As retiring baby boomers look to sell the small businesses they have run for years, top employees are often becoming the boss.

The new owners are likely to be general managers, chief operating officers or foremen who have worked for the company for many years and have the savvy to run the business well.

Between them, Chris Goodrich and Les Korsos have nearly 25 years at Ewing Sports, a company that sells soccer uniforms to school and other teams. Goodrich, the general manager, and Korsos, the sales manager, closed a deal for the Ewing, New Jersey-based company in July.

"We'd always talked about and were working toward this as an ultimate goal," says Goodrich, who has known Korsos since they were in high school and played soccer together.

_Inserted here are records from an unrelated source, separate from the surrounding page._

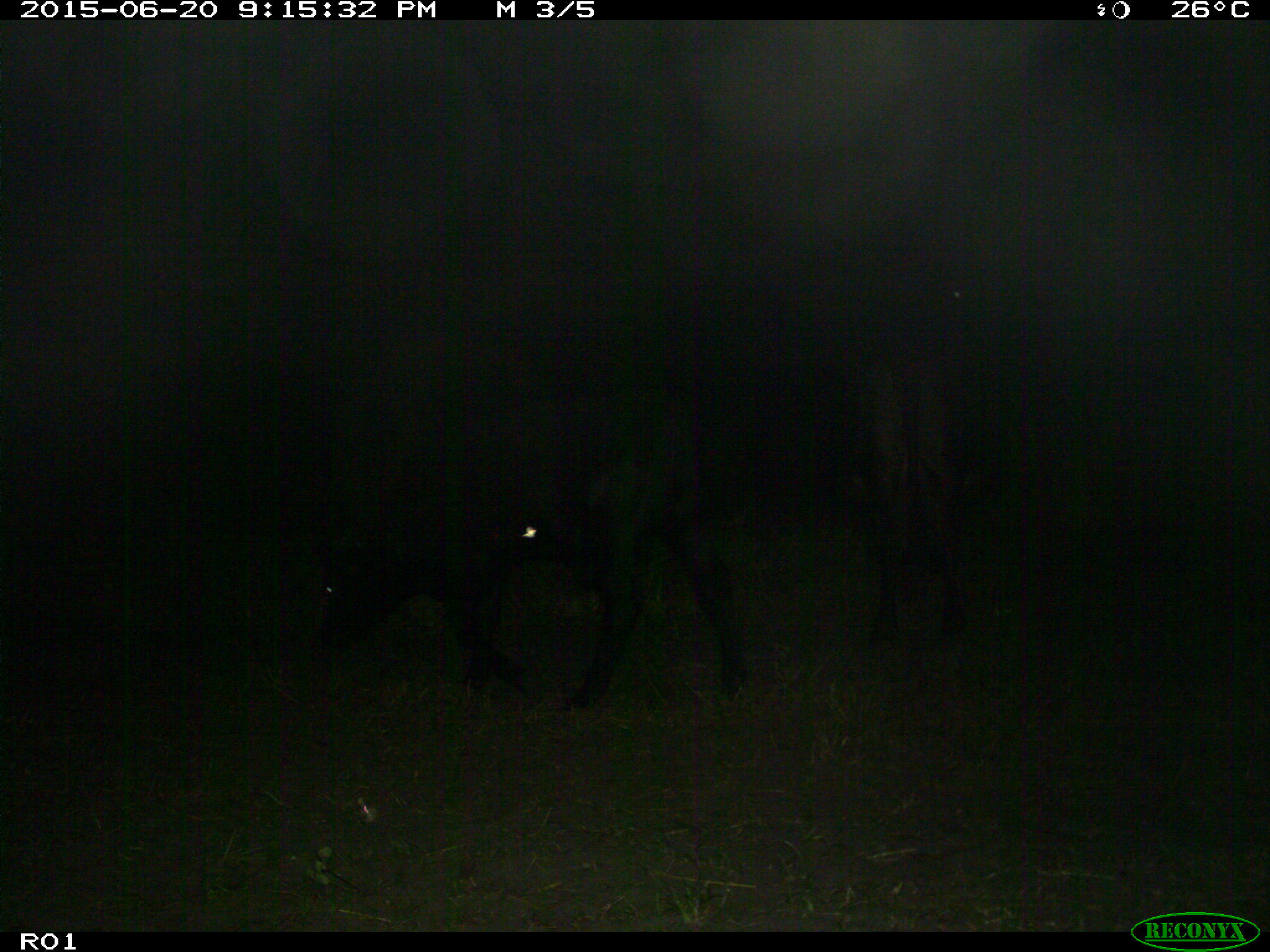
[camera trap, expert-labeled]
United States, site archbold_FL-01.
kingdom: Animalia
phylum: Chordata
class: Mammalia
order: Artiodactyla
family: Bovidae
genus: Bos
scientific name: Bos taurus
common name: domestic cow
Bos taurus (domestic cow).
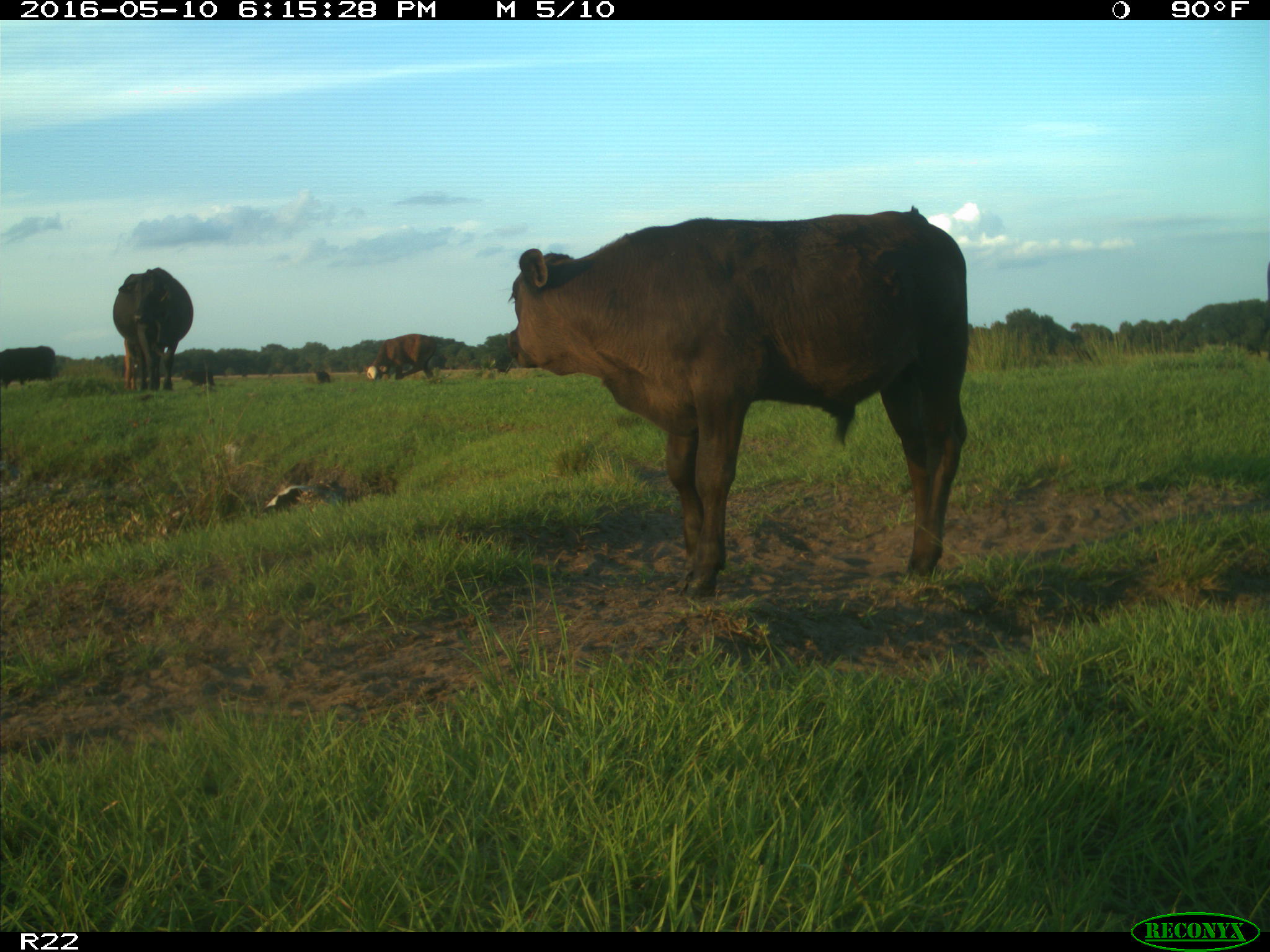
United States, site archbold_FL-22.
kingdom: Animalia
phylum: Chordata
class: Mammalia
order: Artiodactyla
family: Bovidae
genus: Bos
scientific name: Bos taurus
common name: domestic cow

More employees are becoming owners as sales of small businesses surge. Sales are up 60 percent since 2012, with retiring baby boomers driving the momentum, according to BizBuySell.com, an online marketplace for companies. While there aren't numbers showing how many companies are sold to employees, commercial attorneys see an increase. Twenty percent of the sales handled by Summit, New Jersey law firm Olender Feldman are to employees, up from a few percentage points a decade ago, says Managing Partner Kurt Olender.

Jeremy Spence bought The Laptop Guy earlier this year after working at the computer sales and repair business for more than a decade.

"I love being able to be the owner and all the perks that go with it — but there is that greater sense of responsibility that you to learn to deal with," Spence says.

Spence now gets to make all the decisions for the Gahanna, Ohio-based company. Soon after he bought the company he had to find a new warehouse and move the business. He decided to make other changes, like picking out a new logo.

There have been nights when he had trouble sleeping because he was so wired. But owning the company has also made his life easier — he can leave early to pick his son up from school without having to ask for permission.

Selling companies to trusted employees can give retiring owners peace of mind that the business will thrive. Spence was the ideal candidate for The Laptop Guy, former co-owner Tonya Feit says.

"I knew that by him buying it, I was putting it in hands that are going to grow it and give it everything it needed," she says.

Selling to an employee can make a transaction easier than with an outside buyer. The process is faster because the employee usually needs to do less due diligence — a prospective buyer's inspection of a company's books and evaluation of its operations.

Employees who've had key position with companies for at least five years are likely to win the confidence of lenders, says Erik Daniels, a small business executive with U.S. Bancorp. That's particularly true today, when the employees have helped guide companies during and after the recession.

"They've been through challenging economic times. They understand the decisions that need to be made," Daniels says.

If an employee doesn't have experience in all facets of the business, banks will ask about the qualifications of the rest of the management team, says Ken Connell, a small business executive at Huntington Bancshares Inc. Banks may require all top managers to be part owners.

"They need to have some skin in the game," Connell says.